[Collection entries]

○ ○ ○ ○

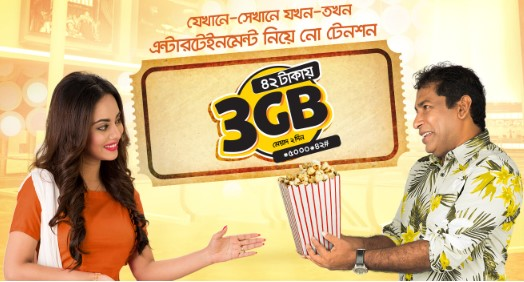 Banglalink 3GB Internet 42TK Offer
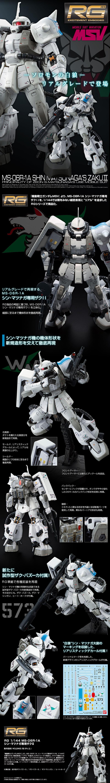 RG 1/144 MS-06R-1A シン・マツナガ専用ザクII [Shin Matsunaga's ZakuII] 公式商品説明(画像)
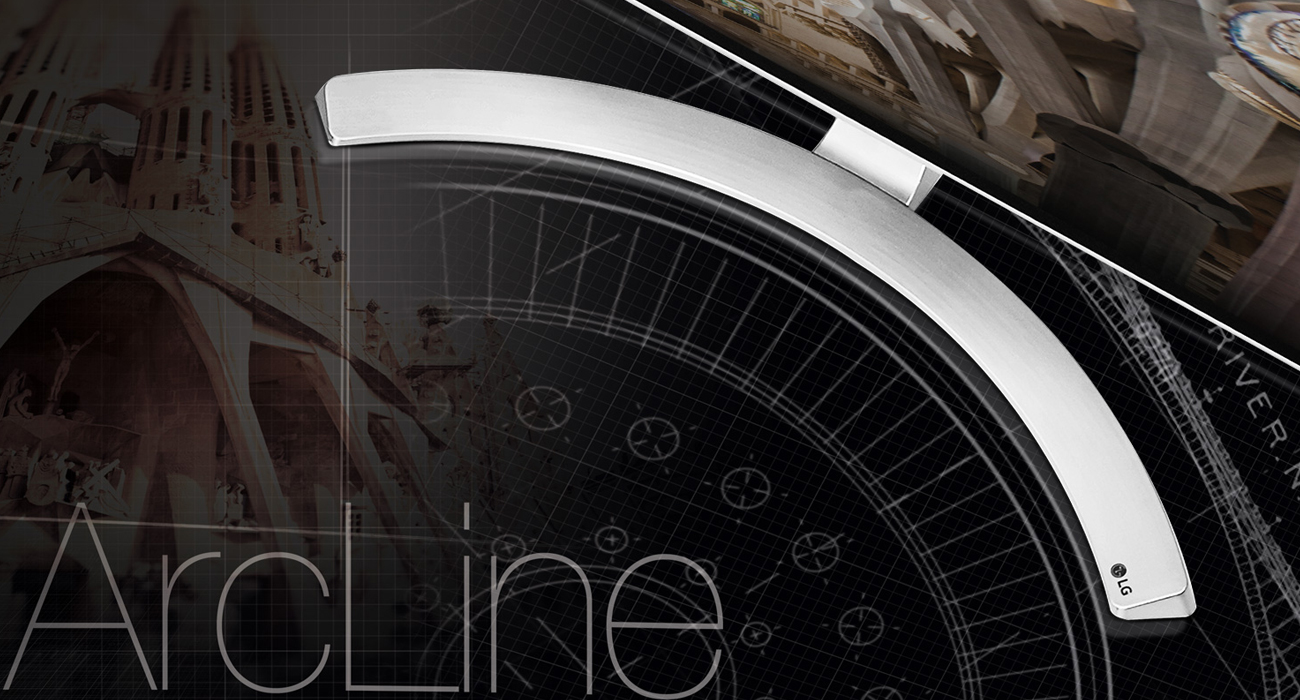 LG 24MP88HV-S Wyjątkowy wygląd monitora, Podstawa ArcLine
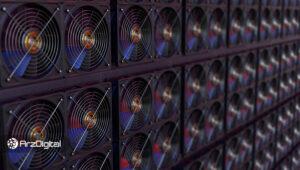 فروش عمده دستگاههای جدید استخراج به پایان رسید؛ عرضه بعدی چند ماه دیگر
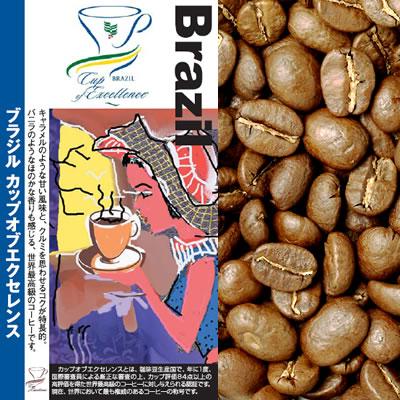 ブラジルカップオブエクセレンス(300g)/珈琲豆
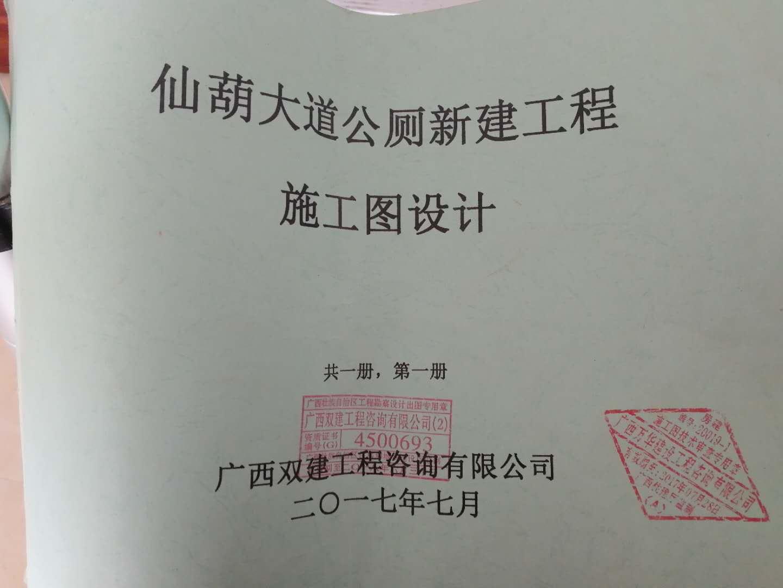三重新莊臺南仙湖小道智能公廁項目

○ ○ ○ ○

#### PROBLEM DETAILS:
Print each record exactly as it stands, skipping the pictures.

#### ANSWER BOX:
 Banglalink 3GB Internet 42TK Offer
 RG 1/144 MS-06R-1A シン・マツナガ専用ザクII [Shin Matsunaga's ZakuII] 公式商品説明(画像)
 LG 24MP88HV-S Wyjątkowy wygląd monitora, Podstawa ArcLine
 فروش عمده دستگاههای جدید استخراج به پایان رسید؛ عرضه بعدی چند ماه دیگر
 ブラジルカップオブエクセレンス(300g)/珈琲豆
三重新莊臺南仙湖小道智能公廁項目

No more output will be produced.